What does this measure?
The number of owner-occupied units (not rented) as a percent of all occupied units (not vacant) for various racial and ethnic groups.
Why is this important?
Historically, members of some racial and ethnic groups have suffered discrimination in buying homes and accessing home mortgages. A home is a vital financial asset for a family and an investment in both the local neighborhood and surrounding community.
How is our county doing?
Essex County had greater racial and ethnic disparities in homeownership rates than the nation. In 2017-21, 70% of Asian and white residents in Essex County owned their homes. Significantly higher than those for Black or African American residents (38%) and Hispanic residents (31%). Nationwide, homeownership was substantially higher among African American and Hispanic residents, at 43% and 49%, respectively, compared to Essex. The County's rates were similar to Massachusetts as a whole, except that a smaller share of Asian residents owned homes at the state level (55%).
Since 2000, the County's homeownership rate among Asian residents increased the most, by 19 percentage points, compared to increases of 13 points among African American and 10 points among Hispanic residents. The rate was steady for white residents.
Disparities differed among communities in Essex County. In Lawrence, the white homeownership rate (32%) was almost than half that of the County, while the Hispanic rate (24%) was 7 points lower. In Lynn, African American and Hispanic rates were similar to the County, while rates were lower among Asian and white residents, at 42% and 60%, respectively.
How do we compare to similar counties?
Compared to Essex, 2017-21 homeownership rates were higher for all racial and ethnic groups in Lake, IL, but especially so among Hispanic (58%) and white (80%) residents. In Middlesex, MA, rates were similar for most groups except Asian residents, who had a lower rate (57%) than Essex. Westchester, NY had similar disparities, but its rates were higher for Hispanics (37%), and slightly higher for white residents (73%).
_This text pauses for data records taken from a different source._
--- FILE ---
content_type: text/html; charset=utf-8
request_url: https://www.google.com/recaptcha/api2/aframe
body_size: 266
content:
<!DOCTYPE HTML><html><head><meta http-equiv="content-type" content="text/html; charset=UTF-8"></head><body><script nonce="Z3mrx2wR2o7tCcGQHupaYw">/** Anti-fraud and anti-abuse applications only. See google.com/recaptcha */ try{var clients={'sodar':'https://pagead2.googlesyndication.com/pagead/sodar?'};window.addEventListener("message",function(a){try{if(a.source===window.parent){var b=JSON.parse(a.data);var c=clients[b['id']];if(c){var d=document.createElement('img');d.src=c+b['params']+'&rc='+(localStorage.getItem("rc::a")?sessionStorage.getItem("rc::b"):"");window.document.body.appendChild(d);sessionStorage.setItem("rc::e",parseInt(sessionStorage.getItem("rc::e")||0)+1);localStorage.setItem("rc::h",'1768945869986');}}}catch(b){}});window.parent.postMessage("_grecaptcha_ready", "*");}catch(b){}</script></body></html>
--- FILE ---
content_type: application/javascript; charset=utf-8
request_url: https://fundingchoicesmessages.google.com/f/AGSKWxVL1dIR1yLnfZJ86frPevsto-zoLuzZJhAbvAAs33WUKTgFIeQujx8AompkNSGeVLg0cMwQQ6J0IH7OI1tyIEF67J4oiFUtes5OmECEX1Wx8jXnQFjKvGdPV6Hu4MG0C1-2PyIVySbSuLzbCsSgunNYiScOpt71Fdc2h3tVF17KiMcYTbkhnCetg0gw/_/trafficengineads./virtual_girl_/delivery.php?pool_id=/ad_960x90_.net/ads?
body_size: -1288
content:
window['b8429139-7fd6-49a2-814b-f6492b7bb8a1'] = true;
Why do these disparities exist?
A variety of research has shown how disparities in homeownership are connected to racial inequities within systems beyond housing, including financial services, labor market and intergenerational wealth. Historic practices including redlining, exclusionary mortgage practices and restrictive covenants barring property from being owned by members of specific groups directly locked people out of homeownership. These had intergenerational effects when people of color were unable to benefit from wealth transfers of home equity as white homebuyers can. Since Black and Latino households generally have lower wages and wealth accumulation, they have less resources for down payments and higher debt to income ratios. With lower credit scores than other racial/ethnic groups, communities of color may be less likely to qualify for mortgages as underwriting standards increase. Many in the Black and Latino community may lack information about the home buying process and choose to stay renters. Discrimination during the home buying process also influences whether people of color buy a house. Researchers have found that during the search process, people of color were shown fewer houses and provided less information than whites.
Notes about the data
The multiyear figures are from the Census Bureau's American Community Survey. The bureau combined five years of responses to the survey to provide estimates for smaller geographic areas and increase the precision of its estimates. However, because the information came from a survey, the samples responding to the survey were not always large enough to produce reliable results, especially in small geographic areas. CGR has noted on data tables the estimates with relatively large margins of error. Estimates with three asterisks have the largest margins, plus or minus 50% or more of the estimate. Two asterisks mean plus or minus 35%-50%, and one asterisk means plus or minus 20%-35%. For all estimates, the confidence level is 90%, meaning there is 90% probability the true value (if the whole population were surveyed) would be within the margin of error (or confidence interval). The survey provides data on characteristics of the population that used to be collected only during the decennial census. Data for this indicator are released annually in December.